━━━ READING PASSAGE ━━━

Cairngorms and Caledonian Canal win second round of Scenic Routes projects
Scottish Canals have announced the location of five new Scenic Routes projects on sites near Devil’s Elbow, Glen Shee and on the Lecht Road near Cock Bridge in the Cairngorms National Park and at Banavie and Laggan on the Caledonian Canal.

The £500k project is the second stage of a competition to invite young architects to design installations which celebrate and improve access to some of Scotland’s most scenic spaces.

Steve Dunlop, chief executive of Scottish Canals, said: “We know from the experience of Scandinavia that creating new and innovative opportunities for visitors to stop off and enjoy the landscape can significantly benefit the nation’s tourist economy. With the help of some of the finest young architectural talent in Scotland, we have no doubt this project will encourage even more people to leave the couch behind and explore the many wonders of the canal network.

━━━ RAW DATA ━━━

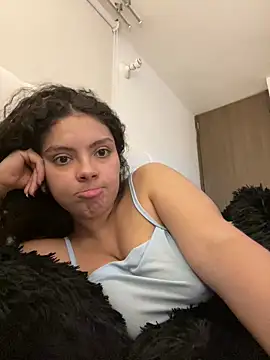 Nathcurly  online show from September 2025 02:39:01 AM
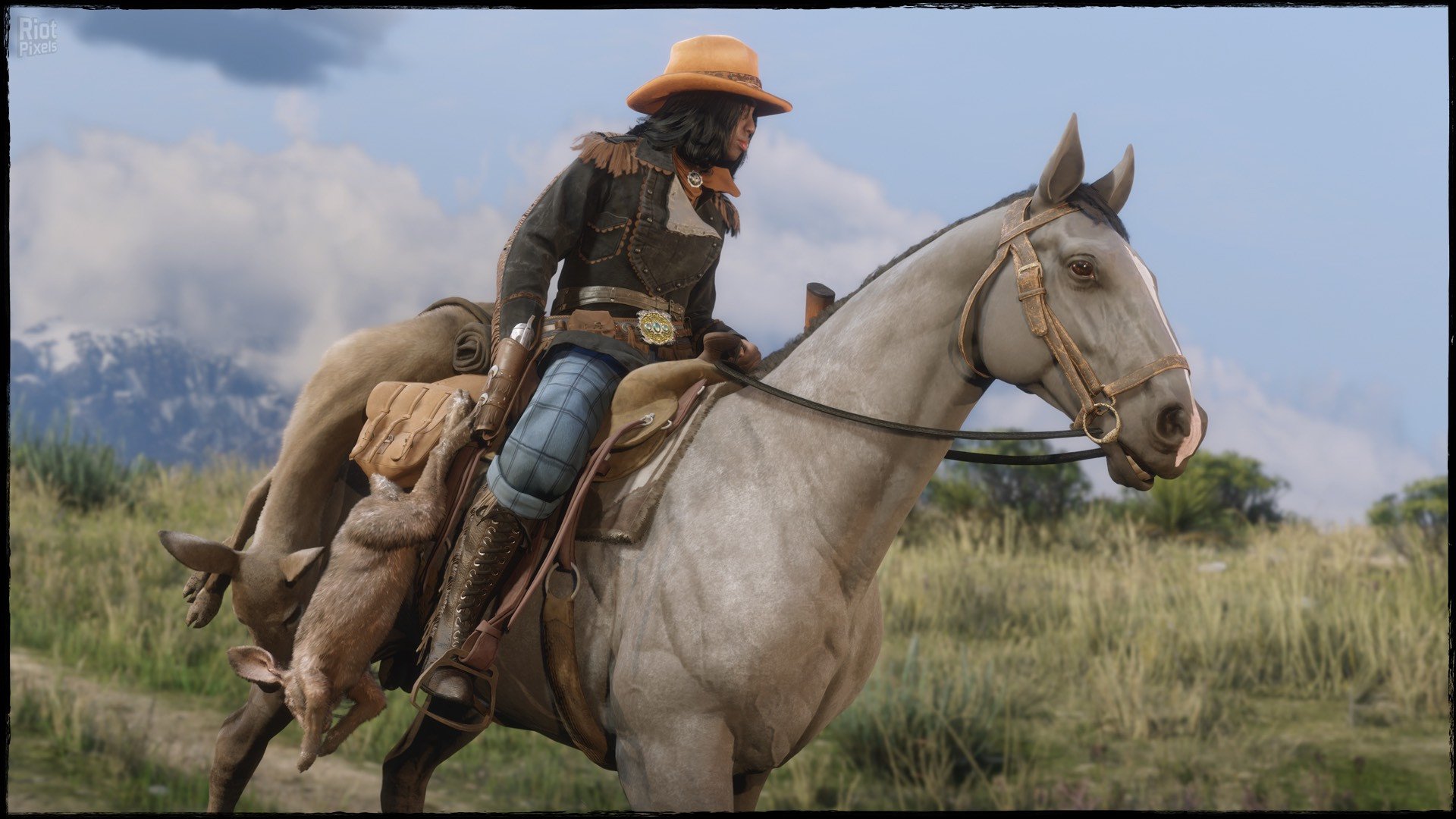 [15]-Red Dead Redemption 2: Ultimate Edition – Build 1491.50 + UE Unlocker Download-HohohoGames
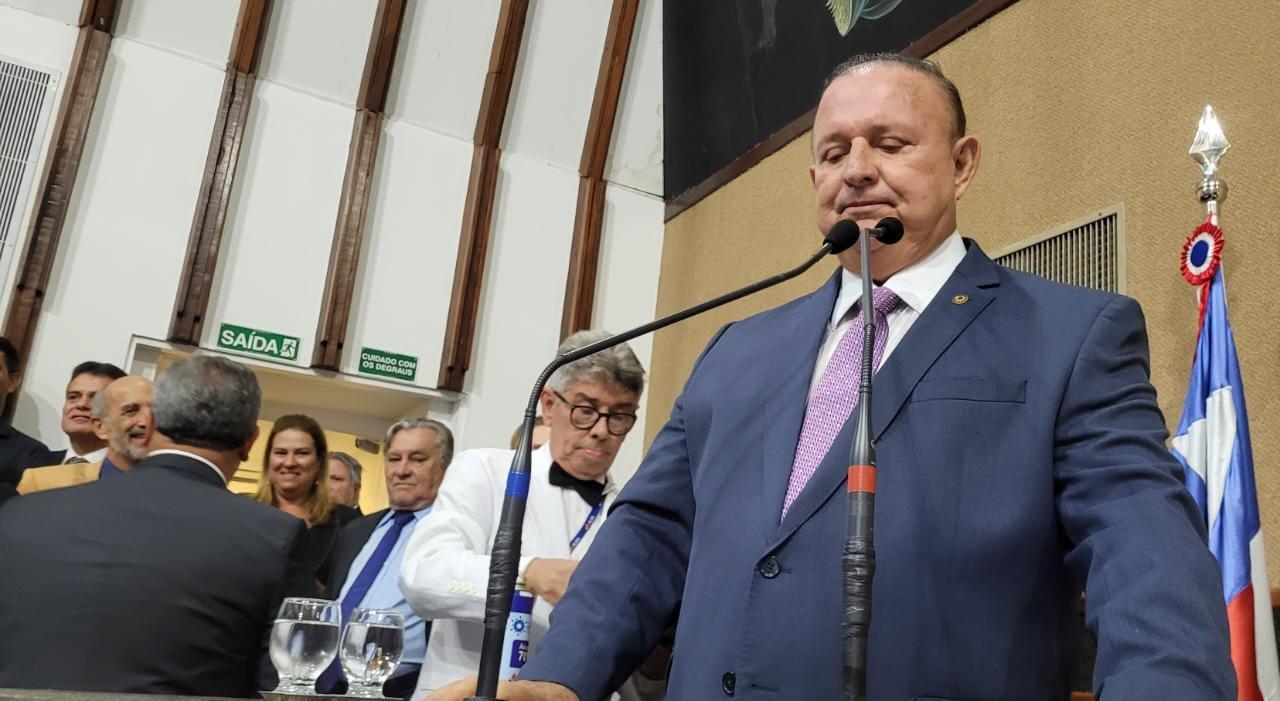 Adolfo Menezes é reeleito presidente da Assembleia Legislativa da Bahia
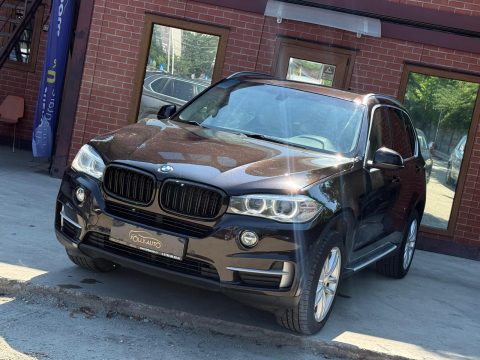 BMW X5 2014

━━━

QUESTIONS:
**a)** Copy the Scenic Routes article word for word, everything from "Steve Dunlop, chief" down to "the canal network.".
**b)** Write the next part of the news item about the Scenic Routes projects, picking up after its final sentence.

ANSWERS GIVEN:
**a)**
Steve Dunlop, chief executive of Scottish Canals, said: “We know from the experience of Scandinavia that creating new and innovative opportunities for visitors to stop off and enjoy the landscape can significantly benefit the nation’s tourist economy. With the help of some of the finest young architectural talent in Scotland, we have no doubt this project will encourage even more people to leave the couch behind and explore the many wonders of the canal network.

**b)**
“Banavie, which sits in the shadow of Ben Nevis and is home to the iconic lock flight of Neptune’s Staircase, offers some incredible sights. Laggan, where the rugged, fjord-like scenery of Loch Lochy meets the man-made beauty of the Caledonian Canal, is just as stunning. Both locations are jewels in the crown of the Caledonian Canal and we can’t wait to see how the competition’s designs celebrate them.”

The first phase of the project saw three projects given the go-ahead at Inveruglas, Falls of Falloch and Loch Lubnaig, all within Loch Lomond and the Trossachs National Park.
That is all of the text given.